## ФРАГМЕНТ ДОКУМЕНТА
<<<<
В. Сурганов. ЗА ВСЁ, ЧТО ПРИ НАС

№ 1963 / 18, 01.05.1963, автор: В. СУРГАНОВ

Ответственность… Это, пожалуй, главное ощущение, вынесенное нами из поездки в Куйбышев. Мы — группа критиков и редакторов издательства «Советский писатель»: И. Гринберг, Е. Конюхова, Ф. Кузнецов, Л. Левин, А. Макаров, Е. Изгородина, Л. Шубин и автор этих строк. Цель поездки — встреча со своими читателями. Именно со своими — последнее обстоятельство было самым непривычным и волнующим. Что скрывать, для нас, для критиков, подобный читатель всегда представлялся фигурой почти мифической, существующей более в нашем воображении. Так много говорилось в недавние годы об отставании нашего жанра, так часто, в укор нам, тревожили, начиная с Белинского, великие тени, что поневоле брали сомнения — читает ли кто-нибудь наши книги и статьи.

И вот мчатся вдоль полотна заснеженные ели, мелькают полустанки. Каждый километр приближает нас к «таинственному незнакомцу», и он, ещё не увиденный, час от часу обретает всё большую реальность.

Литературные и прочие ассоциации с давних пор — поистине роковая неизбежность критического ремесла. Видимо, только в силу этой неизбежности кто-то из нас на самых подступах к Куйбышеву вспомнил исполненные угрюмой иронии горьковские строки:

 

Смертный, входящий в Самару, с надеждой в ней встретить культуру,

Вспять возвратися, зане город сей груб и убог.

Ценят здесь только скотов, знают цены на сало и шкуру,

Но не умеют ценить к высшему в жизни дорог.
>>>>
## ЗАДАНИЕ A
Воспроизведите без изменений строки записей: от строки со словами «Which of point» и до конца записей включительно.
Очерк о поездке в Куйбышев никак не связан с записями.

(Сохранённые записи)
<<<<
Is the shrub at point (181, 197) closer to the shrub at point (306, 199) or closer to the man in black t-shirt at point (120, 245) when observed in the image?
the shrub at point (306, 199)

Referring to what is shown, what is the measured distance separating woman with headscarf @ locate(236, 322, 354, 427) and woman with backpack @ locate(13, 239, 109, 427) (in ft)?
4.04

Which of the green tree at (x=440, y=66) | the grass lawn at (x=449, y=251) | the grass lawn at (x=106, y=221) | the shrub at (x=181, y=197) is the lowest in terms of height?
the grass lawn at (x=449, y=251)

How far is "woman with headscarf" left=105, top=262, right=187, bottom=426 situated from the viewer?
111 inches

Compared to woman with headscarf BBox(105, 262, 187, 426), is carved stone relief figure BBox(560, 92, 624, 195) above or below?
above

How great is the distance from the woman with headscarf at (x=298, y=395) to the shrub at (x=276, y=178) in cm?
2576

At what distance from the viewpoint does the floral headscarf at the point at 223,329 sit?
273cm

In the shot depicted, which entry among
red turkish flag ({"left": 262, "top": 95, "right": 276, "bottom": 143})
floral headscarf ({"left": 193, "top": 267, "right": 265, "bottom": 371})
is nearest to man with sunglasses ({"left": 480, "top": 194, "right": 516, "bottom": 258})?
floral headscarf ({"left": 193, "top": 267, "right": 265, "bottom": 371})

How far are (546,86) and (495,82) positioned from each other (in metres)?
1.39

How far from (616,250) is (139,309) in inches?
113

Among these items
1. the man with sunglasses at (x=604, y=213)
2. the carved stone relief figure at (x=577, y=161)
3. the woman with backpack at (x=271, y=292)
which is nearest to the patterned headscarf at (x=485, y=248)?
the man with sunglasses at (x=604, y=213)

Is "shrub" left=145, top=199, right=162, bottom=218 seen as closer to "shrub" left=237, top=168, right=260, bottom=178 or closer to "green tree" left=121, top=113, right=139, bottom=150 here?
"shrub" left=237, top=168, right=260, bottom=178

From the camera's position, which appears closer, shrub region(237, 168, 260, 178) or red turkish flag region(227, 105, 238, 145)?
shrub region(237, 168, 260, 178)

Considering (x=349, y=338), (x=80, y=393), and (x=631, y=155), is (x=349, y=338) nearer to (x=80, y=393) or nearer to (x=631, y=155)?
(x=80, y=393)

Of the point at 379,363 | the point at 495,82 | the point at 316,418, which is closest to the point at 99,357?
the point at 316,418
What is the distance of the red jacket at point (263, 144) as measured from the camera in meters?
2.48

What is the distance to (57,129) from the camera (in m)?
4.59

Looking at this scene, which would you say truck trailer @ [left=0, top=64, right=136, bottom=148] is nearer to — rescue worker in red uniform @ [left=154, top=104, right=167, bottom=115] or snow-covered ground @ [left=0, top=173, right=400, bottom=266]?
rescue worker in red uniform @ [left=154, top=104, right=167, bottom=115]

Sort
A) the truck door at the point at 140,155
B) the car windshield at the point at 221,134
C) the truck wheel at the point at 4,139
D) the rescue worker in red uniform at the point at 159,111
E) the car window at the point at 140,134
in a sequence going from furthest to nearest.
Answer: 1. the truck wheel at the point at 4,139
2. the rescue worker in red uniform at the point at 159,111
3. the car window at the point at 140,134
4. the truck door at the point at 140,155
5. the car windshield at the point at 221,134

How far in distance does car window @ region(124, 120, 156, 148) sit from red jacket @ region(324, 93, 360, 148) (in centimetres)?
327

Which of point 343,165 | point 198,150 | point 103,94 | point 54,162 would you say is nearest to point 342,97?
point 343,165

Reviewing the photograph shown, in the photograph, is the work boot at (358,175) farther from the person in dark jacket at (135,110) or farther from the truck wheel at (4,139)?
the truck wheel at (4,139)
>>>>
## ЗАДАНИЕ B
Продолжите очерк о поездке в Куйбышев, начав сразу после последних приведённых строк.

## ВЕРНЫЙ ОТВЕТ A
Which of point 343,165 | point 198,150 | point 103,94 | point 54,162 would you say is nearest to point 342,97?
point 343,165

Reviewing the photograph shown, in the photograph, is the work boot at (358,175) farther from the person in dark jacket at (135,110) or farther from the truck wheel at (4,139)?
the truck wheel at (4,139)

## ВЕРНЫЙ ОТВЕТ B
Но воспоминание оказалось не случайным. Четверостишие Иегудиила Хламиды имело самое прямое отношение к запросам самарских читателей в конце прошлого века. Из стотысячного населения «русского Чикаго» лишь около восьми тысяч грамотных. «Духовная приплюснутость», неподвижность, косность умственных интересов — такою воспринял Горький самарскую атмосферу тех лет. И его впечатление отнюдь не было субъективным. Не лишне вспомнить, например, что широко известный ленинский отзыв о «Палате № 6» тоже связан с Самарой 1892 года. То была последняя, самая трудная зима, которую двадцатидвухлетний Владимир Ульянов провёл в этом городе. Молодая энергия не находила выхода, он тосковал по большой работе, и понятно, почему чеховский рассказ, прочитанный ноябрьским вечером в книжке «Русской мысли», вызвал у него отклик самый непосредственный.

«Слова Володи приоткрыли мне завесу над его душевным состоянием, — вспоминает этот эпизод Анна Ильиничны. — Для него Самара стала уже такой «Палатой № 6», он рвался из неё почти так же, как несчастный больной Чехов. И он твёрдо решил, что уедет из неё следующей же осенью».

Он уехал из неё всего лишь за два года до того, как в «Самарской газете» появились фельетоны Иегудиила Хламиды. Владимир Ульянов и Алексей Пешков встретились и узнали друг друга только через двенадцать лет — уже как Ленин и Горький. Но ведь для истории два года — не срок, и личные отношения — не самое важное! Здесь важно другое: общность исходных позиций, общность времени и среды, сформировавшей двух великанов.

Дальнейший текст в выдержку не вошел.